Rachel Campos-Duffy, Fox News host and wife of re-elected Wisconsin Congressman Sean Duffy, joined with me for a post-mortem discussion on the 2018 midterm elections.

Patrice: Rachel, what message do you think Americans sent with Tuesday's election results?

Rachel: Election night was a mixed bag.

The message from the Left was loud and clear: We hate Trump. Obstruct. Resist.

The message from Independent women in the suburbs was that they want more civility and decorum from their political leaders.

In rural America and the Rust Belt, where they can’t afford to send messages about style, they’re grateful for the blue-collar revival President Trump and the Republican Congress sparked. The companies and industries that Democrats said were “gone forever” to Mexico, China, and Vietnam are back and hiring!

Working class Americans from the towns where I live in Northwestern Wisconsin care more about results and knowing that someone in power is fighting for them – that they won’t be forgotten in a global economy. The results in just two years of Republican leadership have been undeniably good. The America First agenda is about their jobs and families. They resent the implication that there is anything racist about putting American families, farmers and workers first.

Finally, the American people sent a message loud and clear that the dirty tricks played by Democrats to stop the Kavanaugh confirmation would not be tolerated. Democrats were punished in this election for their evil plan. I hope the Democrats learned their lesson and that the women who have already admitted to lying about Brett Kavanaugh are punished by our justice system. What they did not only hurt the Kavanaugh family, it hurts real victims of sexual assault.


Patrice: Speaking of women, in this so-called “Year of the Woman” women notched many victories in the House and Senate. Which one or two races stood out to you and why?

Rachel: I was excited for Rep. Marsha Blackburn’s race.

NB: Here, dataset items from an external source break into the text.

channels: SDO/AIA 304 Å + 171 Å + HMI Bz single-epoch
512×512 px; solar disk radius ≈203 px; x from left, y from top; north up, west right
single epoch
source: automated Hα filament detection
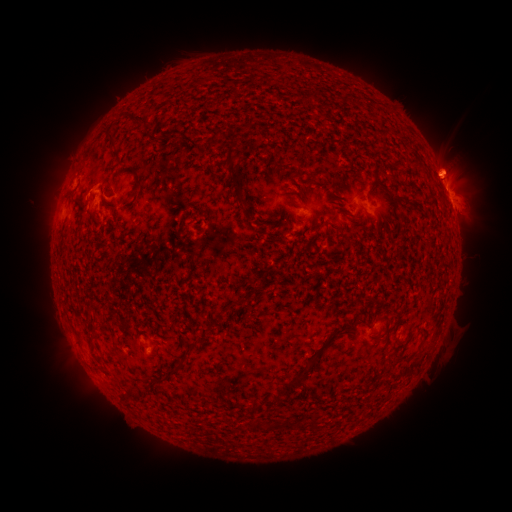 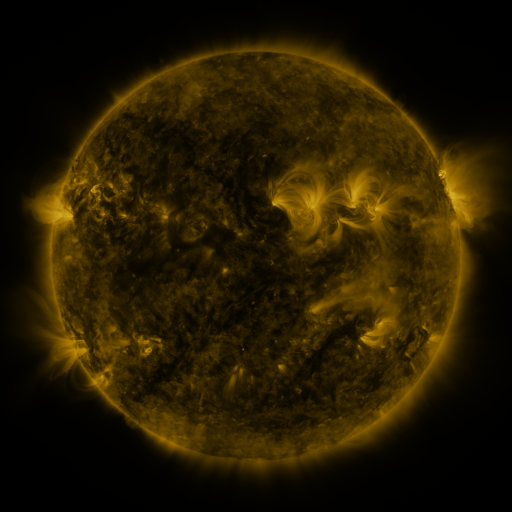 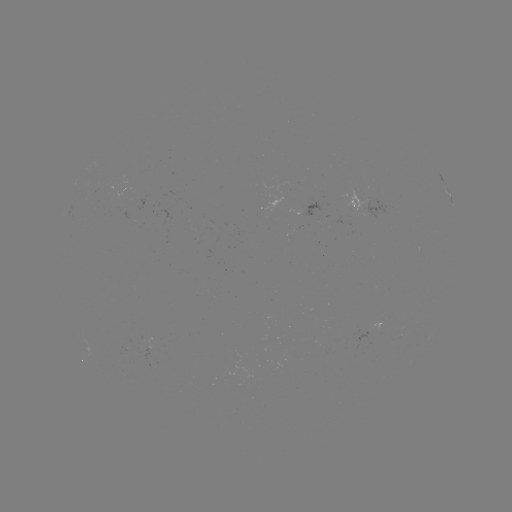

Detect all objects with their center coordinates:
filament: (309, 97)
filament: (136, 119)
filament: (221, 134)
filament: (114, 146)
filament: (396, 165)
filament: (235, 175)
filament: (137, 185)
filament: (73, 196)
filament: (286, 196)
filament: (396, 205)
filament: (257, 223)
filament: (402, 231)
filament: (356, 241)
filament: (334, 333)
filament: (187, 351)
filament: (306, 372)
filament: (288, 424)
filament: (267, 426)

Her opposition was ruthless, going so low as to brand her a racist and a white supremacist. To me, these kinds of attacks are the ones the public should be most concerned about. They have the effect of turning good people away from the idea of public service. I was also glad to see that celebrity endorsements are losing their power. Voters are too smart to think that Taylor Swift has any idea about what is best for their families.

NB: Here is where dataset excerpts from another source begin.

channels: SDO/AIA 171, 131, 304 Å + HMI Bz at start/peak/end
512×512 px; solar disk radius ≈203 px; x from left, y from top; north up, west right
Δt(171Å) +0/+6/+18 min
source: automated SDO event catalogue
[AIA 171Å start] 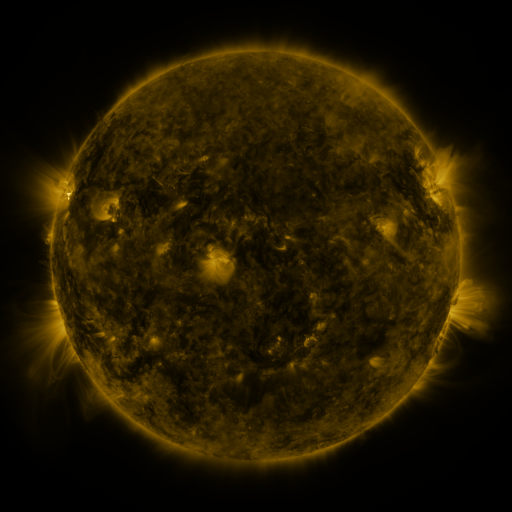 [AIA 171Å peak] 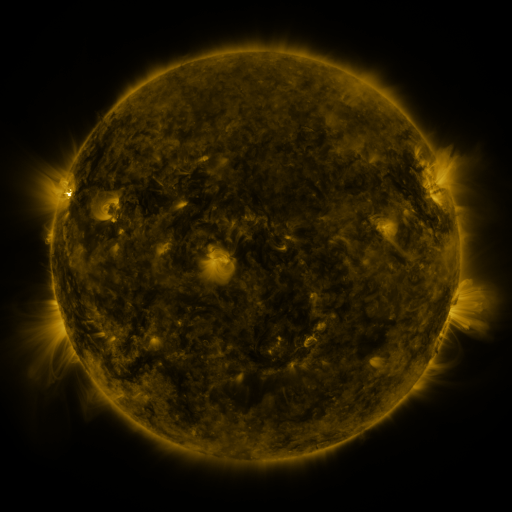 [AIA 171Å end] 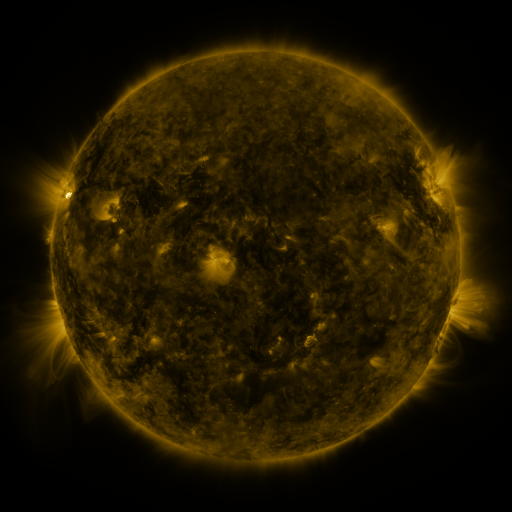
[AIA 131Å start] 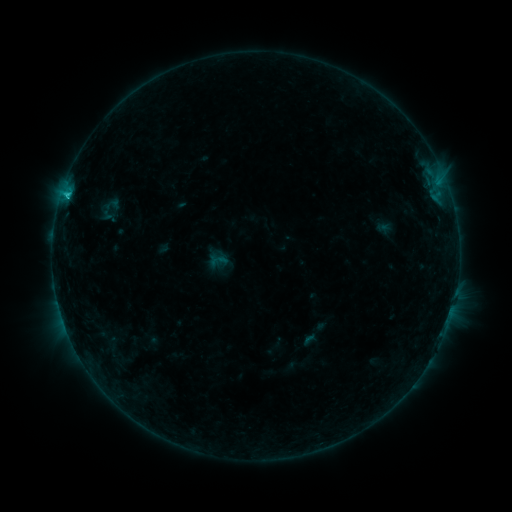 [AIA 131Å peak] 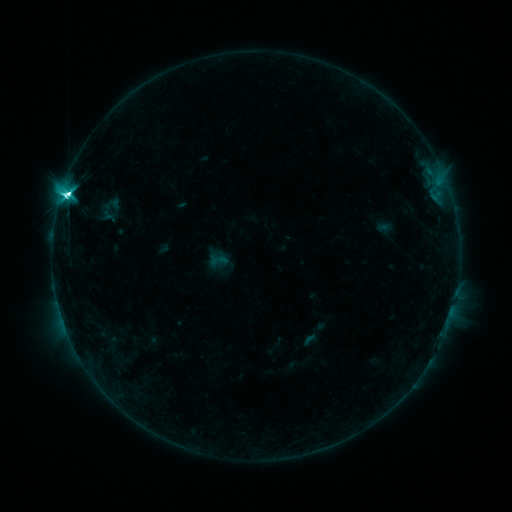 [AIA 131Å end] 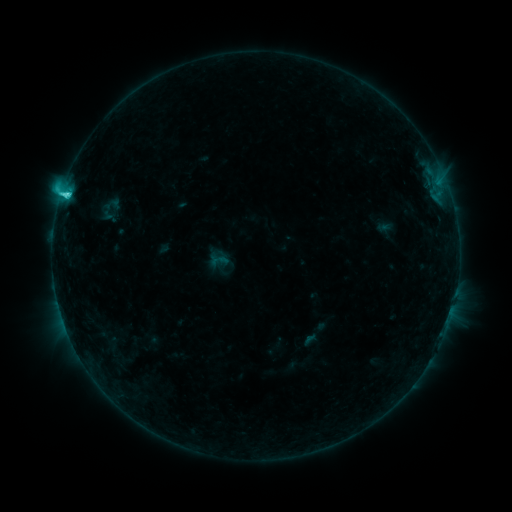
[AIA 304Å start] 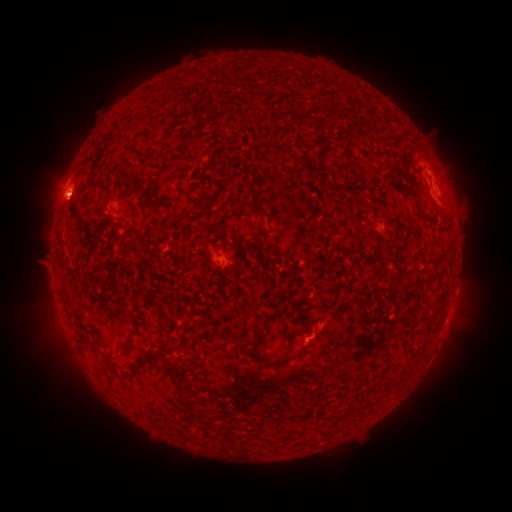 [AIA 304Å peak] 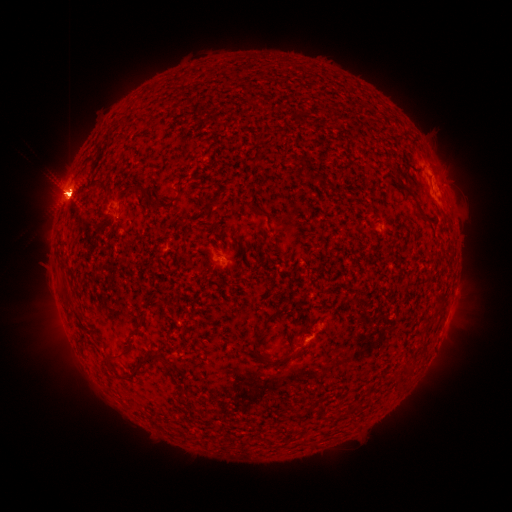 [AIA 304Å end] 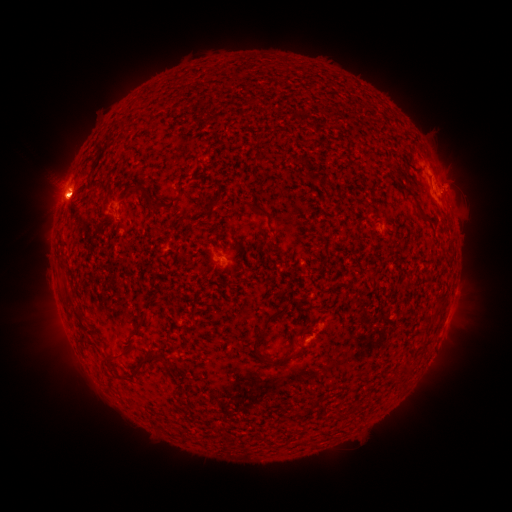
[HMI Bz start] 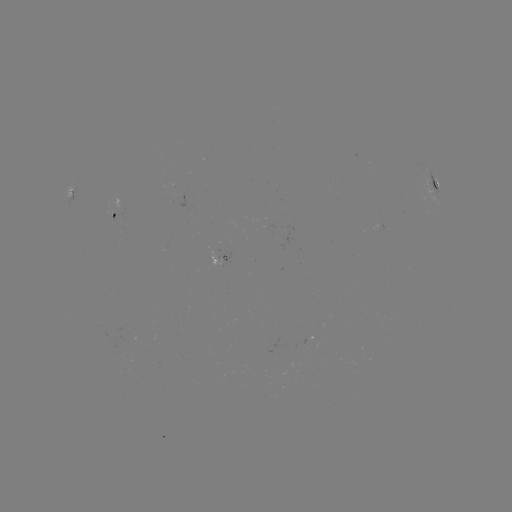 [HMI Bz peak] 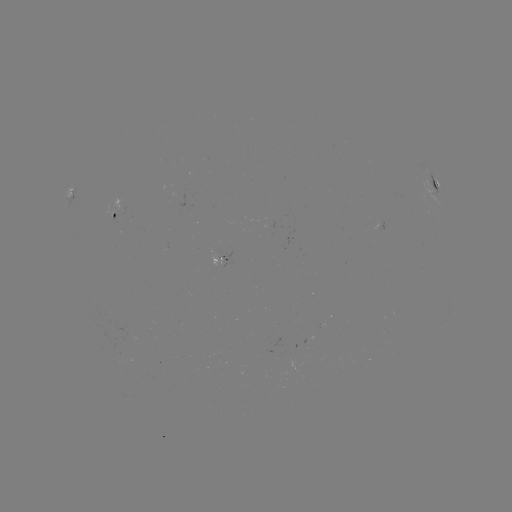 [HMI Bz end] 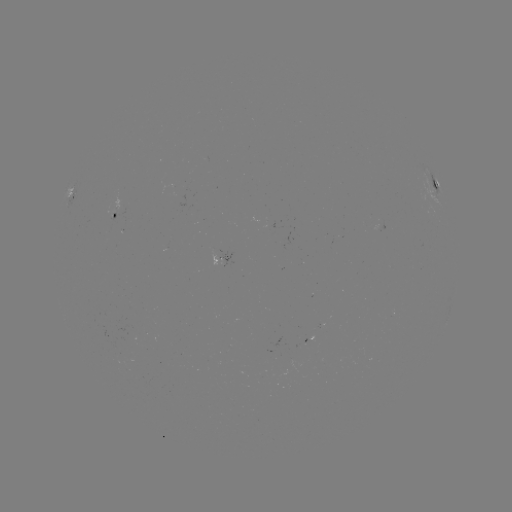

Patrice: Rep. Blackburn had a hilarious response to Swift’s endorsement the next morning, saying “Well, I hope Taylor will shake it off.” That was a good one!

So, looking forward how do you see the next two years unfolding for major issues like immigration, the economy, and healthcare?

Rachel: Immigration will continue to dominate the political conversation. Sensible Americans want a secure border, a path to citizenship for Dreamers, legalization for otherwise law-abiding illegals living in our country right now, and a system that rewards immigrants who go through the process legally — the right way. They want fairness. It’s the reason why legal immigrants are the people most opposed to our chaotic border and visa overstay problem. Donald Trump is a deal maker. If there is a deal to be made on immigration, President Trump is probably the only one who can make it happen.


Patrice: Speaking of deal-making, is there one area of bipartisanship that you can see?

Rachel: Infrastructure could be an area of bipartisanship. America needs to update and rebuild roads, bridges, and broadband in rural areas. America’s economy has never been better and the federal government has never collected more in taxes, so now when we are growing is the time to do it.

Plus, our “Builder-in-Chief” is chomping at the bit to do it. He actually wanted to take it on first, but Speaker Paul Ryan and others convinced him to take on healthcare first. In retrospect, Trump’s political instincts were probably right. In any case, he can take it on now that the Democrats have the House. But the deal will have to include the elimination of onerous rules and regulations that inflate costs and make projects take years and years to complete.